Coca-Cola shares, meanwhile, tumbled close to 4.9 per cent.
Europe
European indexes eked out meagre gains for the second day in a row, after a bad run of sessions to start the week.
The pan-European Stoxx 600 was up 0.3 per cent. The German Dax, also up 0.3 per cent, and the French Cac, up 0.1 per cent in the session, also received a lift from energy stocks and positive economic data.
Data also showed Germany’s economy expanded by 0.1 per cent in the second quarter, beating expectations, while a separate survey showed business morale fell in August as uncertainty among companies remained high and the economy was set to shrink in the third quarter.

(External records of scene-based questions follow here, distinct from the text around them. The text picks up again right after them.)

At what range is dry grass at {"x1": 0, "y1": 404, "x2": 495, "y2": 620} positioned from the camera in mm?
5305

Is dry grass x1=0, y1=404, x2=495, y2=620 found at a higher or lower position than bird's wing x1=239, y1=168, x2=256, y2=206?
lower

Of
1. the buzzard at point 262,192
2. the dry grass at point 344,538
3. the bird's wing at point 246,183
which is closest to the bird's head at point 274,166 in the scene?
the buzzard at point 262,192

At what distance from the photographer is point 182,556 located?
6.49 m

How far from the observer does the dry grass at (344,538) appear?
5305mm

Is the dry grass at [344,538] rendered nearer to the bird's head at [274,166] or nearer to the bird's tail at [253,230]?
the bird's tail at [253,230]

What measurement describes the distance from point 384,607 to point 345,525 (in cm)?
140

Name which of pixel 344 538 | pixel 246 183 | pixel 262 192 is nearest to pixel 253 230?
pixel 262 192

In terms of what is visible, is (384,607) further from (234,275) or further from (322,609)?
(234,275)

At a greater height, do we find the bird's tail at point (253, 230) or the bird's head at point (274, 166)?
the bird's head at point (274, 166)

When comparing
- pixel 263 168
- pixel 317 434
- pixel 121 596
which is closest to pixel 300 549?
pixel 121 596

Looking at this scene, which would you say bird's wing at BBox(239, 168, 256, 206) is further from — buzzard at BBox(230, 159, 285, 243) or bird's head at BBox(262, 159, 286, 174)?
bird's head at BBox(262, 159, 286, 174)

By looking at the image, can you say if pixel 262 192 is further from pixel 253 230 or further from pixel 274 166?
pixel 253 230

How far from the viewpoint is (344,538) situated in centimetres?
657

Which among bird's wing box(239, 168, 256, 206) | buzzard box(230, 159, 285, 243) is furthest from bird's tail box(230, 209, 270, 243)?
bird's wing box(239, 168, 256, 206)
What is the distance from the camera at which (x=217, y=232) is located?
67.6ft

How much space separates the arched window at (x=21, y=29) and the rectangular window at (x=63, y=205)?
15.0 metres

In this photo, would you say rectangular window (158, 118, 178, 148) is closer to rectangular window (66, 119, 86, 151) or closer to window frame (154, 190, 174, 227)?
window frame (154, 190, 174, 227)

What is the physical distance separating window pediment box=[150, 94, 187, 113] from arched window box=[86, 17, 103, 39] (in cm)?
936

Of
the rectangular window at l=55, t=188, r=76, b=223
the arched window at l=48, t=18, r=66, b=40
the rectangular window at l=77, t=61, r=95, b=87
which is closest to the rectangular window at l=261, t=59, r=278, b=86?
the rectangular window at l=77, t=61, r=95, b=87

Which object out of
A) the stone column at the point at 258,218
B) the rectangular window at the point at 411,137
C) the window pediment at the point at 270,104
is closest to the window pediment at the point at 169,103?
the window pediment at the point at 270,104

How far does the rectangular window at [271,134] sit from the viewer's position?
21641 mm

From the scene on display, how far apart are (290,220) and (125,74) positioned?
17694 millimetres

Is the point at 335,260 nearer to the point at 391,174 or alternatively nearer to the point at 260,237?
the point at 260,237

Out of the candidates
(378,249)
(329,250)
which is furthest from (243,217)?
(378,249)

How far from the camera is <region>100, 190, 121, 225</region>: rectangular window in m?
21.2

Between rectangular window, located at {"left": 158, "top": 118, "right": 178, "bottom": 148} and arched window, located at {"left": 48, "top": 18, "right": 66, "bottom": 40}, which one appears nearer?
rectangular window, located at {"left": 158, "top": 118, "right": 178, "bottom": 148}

Swedish oil exploration company Orron Energy gained 7.5 per cent while French-Dutch housebuilder WFD Inibail Rodamco closed the session up 3.9 per cent. Healthcare stocks also benefited with German pharma giant Bayer and medical device company Siemens Healthineers both up 2 per cent.
Moving in the opposite direction, German energy supplier Uniper shed 6.5 per cent after its Finnish majority owner Fortum posted a second-quarter net loss of €7.4 billion. Swedish apparel giant H&M declined 5 per cent, probably a negative read-through from the poor performance of retailers in the UK and elsewhere.
New York
Stocks traded well off session highs with investors eyeing Jerome Powell’s speech on Friday. The boss of the Fed is widely expected to restate his resolve to keep tightening monetary policy to fight inflationary spirals.
The S&P 500, up roughly 0.5 per cent, pared its advance by about half in another session of low volume that followed the slowest trading day of 2022 for US equities. Mega-caps like Amazon and Apple, up 1.6 per cent 0.7 per cent respectively rallied, though Tesla tumbled more than 1 per cent as its stock split took effect.
Weighing on the blue-chip Dow, Salesforce Inc slid 7.4 per cent as it cut its annual revenue and profit forecasts over “measured” spending from clients and a hit from a stronger dollar.